Counterterrorism, the suppression of the capacity for insurgency, transforms the environments in which people live and die in Iraq. These environments consist of social arrangements that link humans with one another and with nonhuman beings, material objects, and chemical substances. How do families from Iraq’s Anbar province face intersecting forms of dislocation from their homes and land in the wake of the Global War on Terror? Through careful attention to daily modes of living, moving, and dying in and out of Anbar, this dissertation shows how Counterterrorism changes the way people read and interact with their environments, and how it makes them feel.

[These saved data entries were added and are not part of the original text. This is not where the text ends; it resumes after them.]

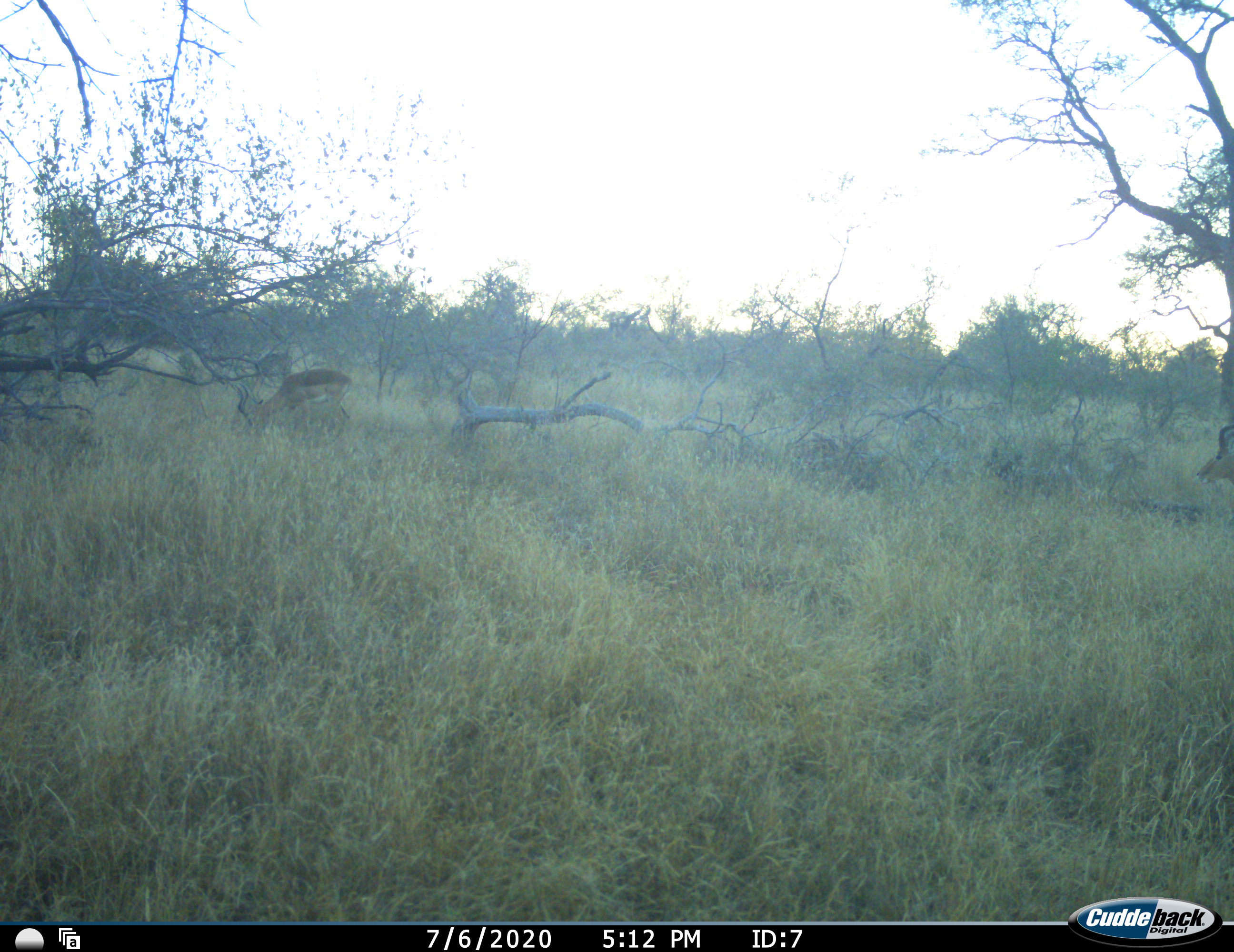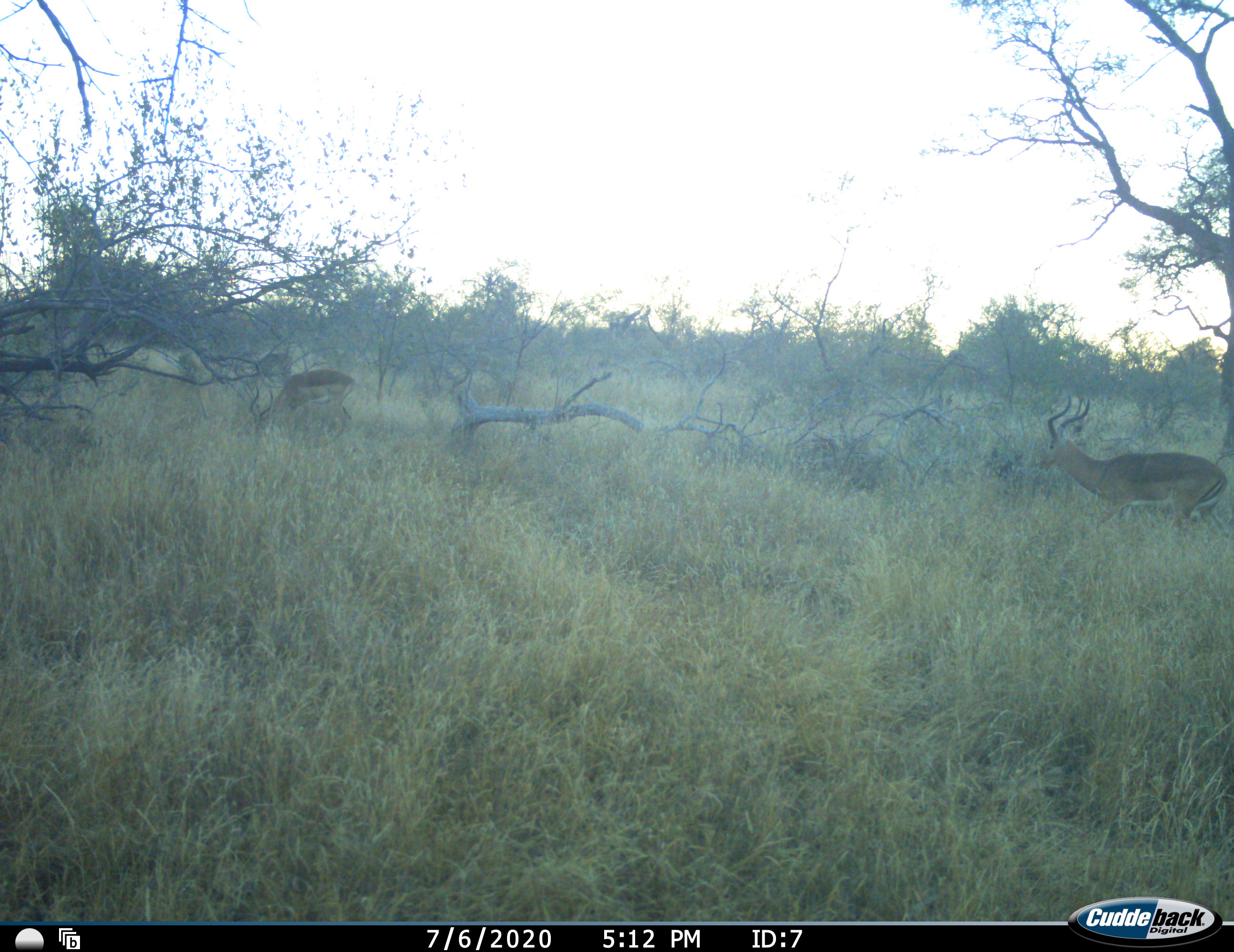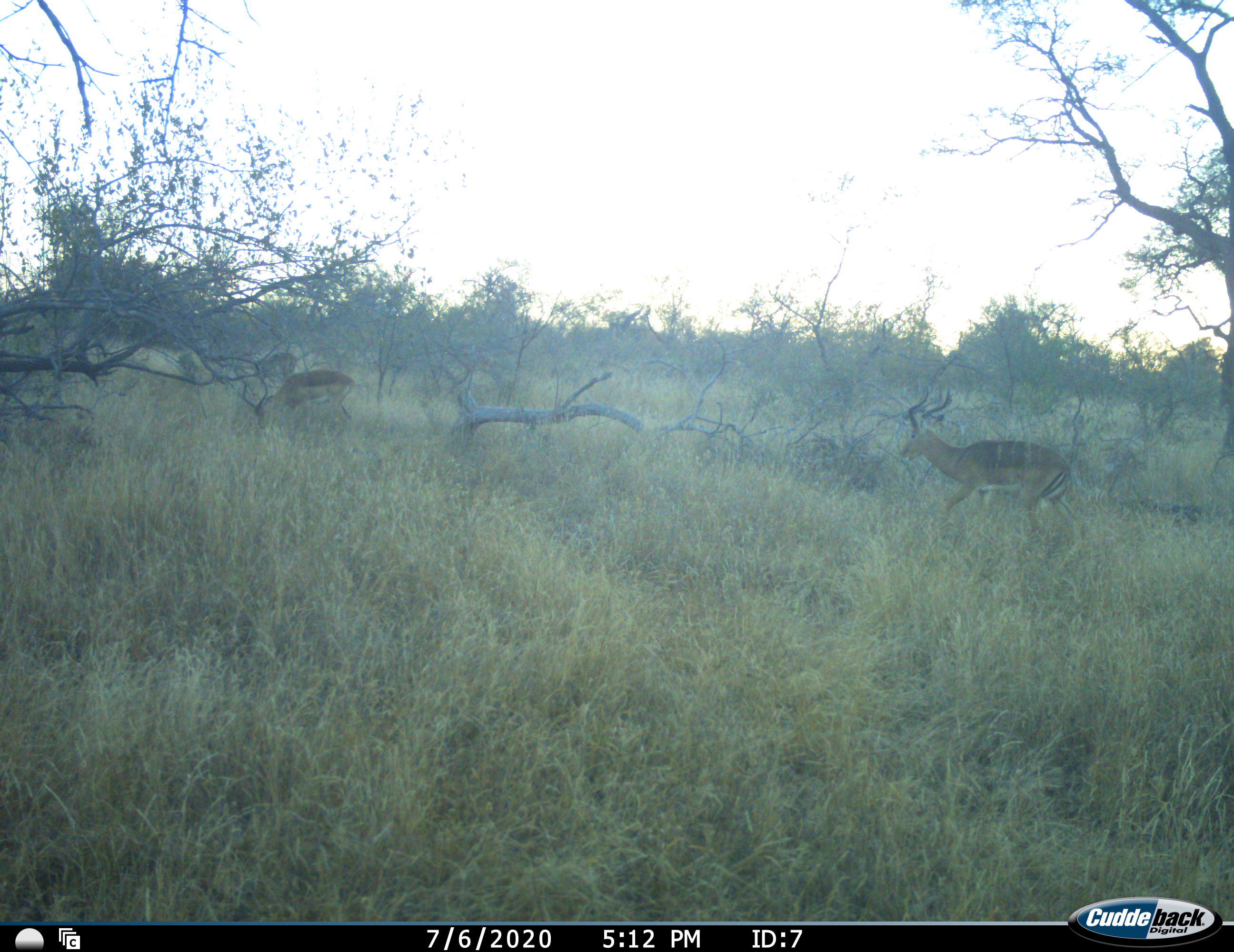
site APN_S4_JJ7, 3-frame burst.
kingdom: Animalia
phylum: Chordata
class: Mammalia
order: Artiodactyla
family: Bovidae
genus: Aepyceros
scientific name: Aepyceros melampus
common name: impala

This research is based on one year of ethnographic research in 2014-2015 among farming families from and in Anbar, along with visits to Counterterrorism training camps in Jordan, Denmark and Bosnia. It documents how Iraq's landscape becomes charged with new meaning as Counterterrorism operatives and farmers make and respond to material things around them, and as configurations of time and space afford or foreclose the possibility for certain modes of existence to go on or begin. This ethnography centers on the materiality of Counterterrorism: temporal qualities of objects, molecular impacts of chemical traces, textures of landscapes, and dilation of attachments among material things. Practicing “transhumant ethnography,” the author participated in coming and going between Anbari farmland and refugee neighborhoods, and in moving between Counterterrorism training camps and Iraqi communities. Ethical commitments to Anbari farmers meant that this fieldwork involved both participant observation and activism, spending time with people in different positions of power, and centering the author’s own body as focal point of harm.
This dissertation defines what Counterterrorism is by examining what it does, something that has been missing from scholarship that “studies up” the logics and imaginaries of counterinsurgency elites. The research offer a new study of militarism by exploring aspects of Counterterrorism that exceed violence centered around the boundaries of death and killing. Instead, the author focuses on how less-than-lethal modalities of control are transformative to a vast array of inter-subjective relations among people and landscapes.